▶ **Extract**
The article was written by lawyers, for lawyers and can be a little difficult for non-lawyer types (like me) to digest. However, after repeated readings I began to get a better understanding of pyramid schemes and how they are defined by our U.S. legal system.
What are you saying?
Some who read this post will wrongly assume that I'm making some sort of statement about Quixtar or Amway. The truth is, I don't feel qualified to make any sort of claims about Quixtar and Amway as they relate to pyramid schemes or the linked article. Also, the article itself predates the famous 1979 Amway vs. FTC case and to my knowledge makes absolutely no mention of Amway (though I haven't thoroughly reviewed the footnotes). The primary reason for this post is help others understand the historical and legal background of pyramid schemes.
Below you'll find that I've directly quoted some interesting (to me) passages from the article. As always, I recommend that you read the quoted passages within their intended context by thoroughly examining the source. My comments appear in italics.

▶ **Problem details**
Return the part of the post on pyramid schemes from "What are you" to "appear in italics.", copied word for word.

▶ **Input data**
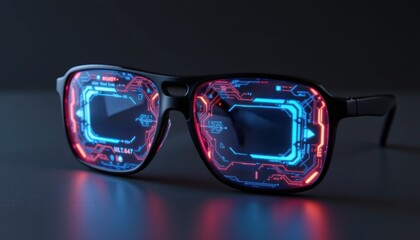 Futuristic glasses with glowing circuit design on lenses.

▶ **Output of the exercise**
What are you saying?
Some who read this post will wrongly assume that I'm making some sort of statement about Quixtar or Amway. The truth is, I don't feel qualified to make any sort of claims about Quixtar and Amway as they relate to pyramid schemes or the linked article. Also, the article itself predates the famous 1979 Amway vs. FTC case and to my knowledge makes absolutely no mention of Amway (though I haven't thoroughly reviewed the footnotes). The primary reason for this post is help others understand the historical and legal background of pyramid schemes.
Below you'll find that I've directly quoted some interesting (to me) passages from the article. As always, I recommend that you read the quoted passages within their intended context by thoroughly examining the source. My comments appear in italics.